The Consumer Financial Protection Bureau’s bitterly contested payday lending rule is set to take effect next year after a federal appeals court declined to reopen an industry challenge that included a trip to the US Supreme Court.
The US Court of Appeals for the Fifth Circuit ruled in October 2022 that the CFPB had followed all necessary procedures allowing its watered-down payday lending rule to take effect. The panel put the rule on hold, however, finding that the agency’s funding through the Federal Reserve, and outside the congressional appropriations process, was unconstitutional.
But the Supreme Court overturned the Fifth Circuit’s ruling on the CFPB’s funding in a 7-2 decision last month in CFPB v.

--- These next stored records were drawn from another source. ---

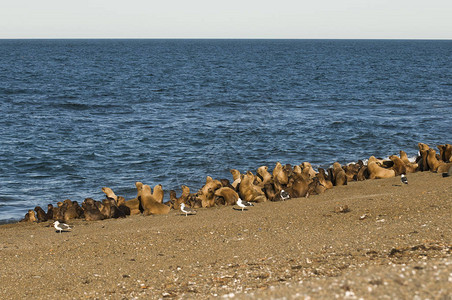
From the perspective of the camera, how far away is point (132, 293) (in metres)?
8.56

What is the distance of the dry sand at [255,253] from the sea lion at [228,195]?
1.71ft

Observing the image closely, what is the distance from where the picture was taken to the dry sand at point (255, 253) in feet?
24.1

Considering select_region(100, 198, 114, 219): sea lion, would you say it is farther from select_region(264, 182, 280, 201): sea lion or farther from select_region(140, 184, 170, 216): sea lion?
select_region(264, 182, 280, 201): sea lion

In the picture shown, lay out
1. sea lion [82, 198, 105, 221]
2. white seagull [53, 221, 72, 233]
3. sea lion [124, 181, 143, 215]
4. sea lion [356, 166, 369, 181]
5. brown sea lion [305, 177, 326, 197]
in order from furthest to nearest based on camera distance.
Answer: sea lion [356, 166, 369, 181], brown sea lion [305, 177, 326, 197], sea lion [124, 181, 143, 215], sea lion [82, 198, 105, 221], white seagull [53, 221, 72, 233]

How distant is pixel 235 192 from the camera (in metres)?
15.6

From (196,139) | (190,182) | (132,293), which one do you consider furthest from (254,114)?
(132,293)

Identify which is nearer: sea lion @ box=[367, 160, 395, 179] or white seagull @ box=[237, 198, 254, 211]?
white seagull @ box=[237, 198, 254, 211]

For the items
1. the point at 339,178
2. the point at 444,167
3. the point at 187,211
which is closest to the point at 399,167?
the point at 444,167

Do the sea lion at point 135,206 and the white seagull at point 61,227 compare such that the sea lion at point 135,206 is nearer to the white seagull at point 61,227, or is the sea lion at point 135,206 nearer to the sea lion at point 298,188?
the white seagull at point 61,227

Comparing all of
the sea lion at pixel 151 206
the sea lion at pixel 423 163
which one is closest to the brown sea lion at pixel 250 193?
the sea lion at pixel 151 206

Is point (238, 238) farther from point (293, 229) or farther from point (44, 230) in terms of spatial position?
point (44, 230)

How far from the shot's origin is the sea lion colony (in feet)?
48.9

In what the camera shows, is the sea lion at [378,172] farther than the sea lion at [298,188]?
Yes

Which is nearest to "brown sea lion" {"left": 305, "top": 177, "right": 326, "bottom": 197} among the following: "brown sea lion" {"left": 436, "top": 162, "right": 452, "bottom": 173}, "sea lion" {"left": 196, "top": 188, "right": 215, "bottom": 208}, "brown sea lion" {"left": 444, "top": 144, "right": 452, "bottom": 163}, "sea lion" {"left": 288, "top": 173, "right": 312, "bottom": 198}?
"sea lion" {"left": 288, "top": 173, "right": 312, "bottom": 198}
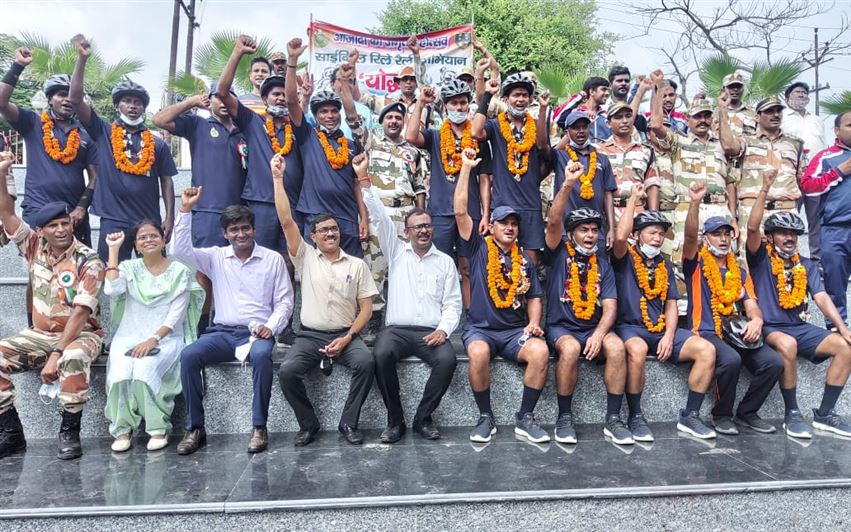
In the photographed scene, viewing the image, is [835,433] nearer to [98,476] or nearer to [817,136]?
[817,136]

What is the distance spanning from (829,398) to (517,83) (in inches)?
140

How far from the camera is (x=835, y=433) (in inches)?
195

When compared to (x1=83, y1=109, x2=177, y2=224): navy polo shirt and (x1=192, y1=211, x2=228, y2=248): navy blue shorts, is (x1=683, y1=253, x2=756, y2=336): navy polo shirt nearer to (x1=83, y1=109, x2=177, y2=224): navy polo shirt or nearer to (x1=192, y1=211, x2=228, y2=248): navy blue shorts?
(x1=192, y1=211, x2=228, y2=248): navy blue shorts

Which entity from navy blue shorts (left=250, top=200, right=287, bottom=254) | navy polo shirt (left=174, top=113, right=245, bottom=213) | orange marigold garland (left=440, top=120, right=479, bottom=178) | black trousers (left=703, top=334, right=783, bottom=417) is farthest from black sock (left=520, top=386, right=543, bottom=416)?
navy polo shirt (left=174, top=113, right=245, bottom=213)

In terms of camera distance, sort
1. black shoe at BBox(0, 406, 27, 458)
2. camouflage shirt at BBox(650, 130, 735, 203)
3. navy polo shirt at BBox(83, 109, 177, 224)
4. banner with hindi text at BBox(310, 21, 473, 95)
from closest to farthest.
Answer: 1. black shoe at BBox(0, 406, 27, 458)
2. navy polo shirt at BBox(83, 109, 177, 224)
3. camouflage shirt at BBox(650, 130, 735, 203)
4. banner with hindi text at BBox(310, 21, 473, 95)

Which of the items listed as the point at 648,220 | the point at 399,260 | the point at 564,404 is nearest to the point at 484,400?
the point at 564,404

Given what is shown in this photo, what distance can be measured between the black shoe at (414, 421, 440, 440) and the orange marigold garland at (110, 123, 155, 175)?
3.19 m

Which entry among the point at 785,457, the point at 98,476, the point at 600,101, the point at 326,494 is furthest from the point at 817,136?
the point at 98,476

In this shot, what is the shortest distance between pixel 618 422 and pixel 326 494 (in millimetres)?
2295

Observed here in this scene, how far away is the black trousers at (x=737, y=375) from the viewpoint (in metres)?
4.96

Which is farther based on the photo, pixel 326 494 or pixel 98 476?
pixel 98 476

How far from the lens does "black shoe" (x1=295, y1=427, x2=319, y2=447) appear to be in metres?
4.57

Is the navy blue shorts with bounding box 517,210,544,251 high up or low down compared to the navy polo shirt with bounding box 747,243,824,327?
up

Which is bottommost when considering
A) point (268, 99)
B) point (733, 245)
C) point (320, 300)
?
point (320, 300)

Community Financial Services Association of America Ltd.
The Fifth Circuit on Wednesday ruled in favor of the CFPB, determining that the payday lending rule should stand following the high court’s decision upholding the agency’s funding.
The CFPB declined to comment. INFiN, the payday lending trade group that is the successor to the CFSA, didn’t immediately responded to a request for comment Thursday.
Payday Changes
The CFPB has been preparing the market for the rule to take effect.
Payday lenders will have to comply with the regulation beginning March 30, 2025, the agency said in a blog post earlier this month.
When consumers take out a payday loan, they give the lender direct access to their bank accounts to collect payments. The CFPB’s 2020 rule establishes a “two-strikes-and-you’re-out” standard that bars payday lenders from attempting to access an account after they’ve been denied twice, according to the post.
CFPB research found instances where lenders made 11 failed withdrawal requests in one day.
“With each failed withdrawal attempt, the borrower might be charged nonsufficient fund fees, overdraft fees, and others,” the post by CFPB Deputy Director Zixta Martinez said.
The CFPB in its scaled-back final rule also eliminated stringent standards adopted in 2017 under the leadership of former CFPB Director Richard Cordray, an Obama appointee, that had required payday lenders to assess borrowers’ ability to repay. The Trump administration’s CFPB rescinded the ability-to-repay requirements.
Jones Day represents the CFSA.
The case is Community Financial Services Association of America Ltd. v. CFPB, 5th Cir., No. 21-50826, unpublished 6/19/24.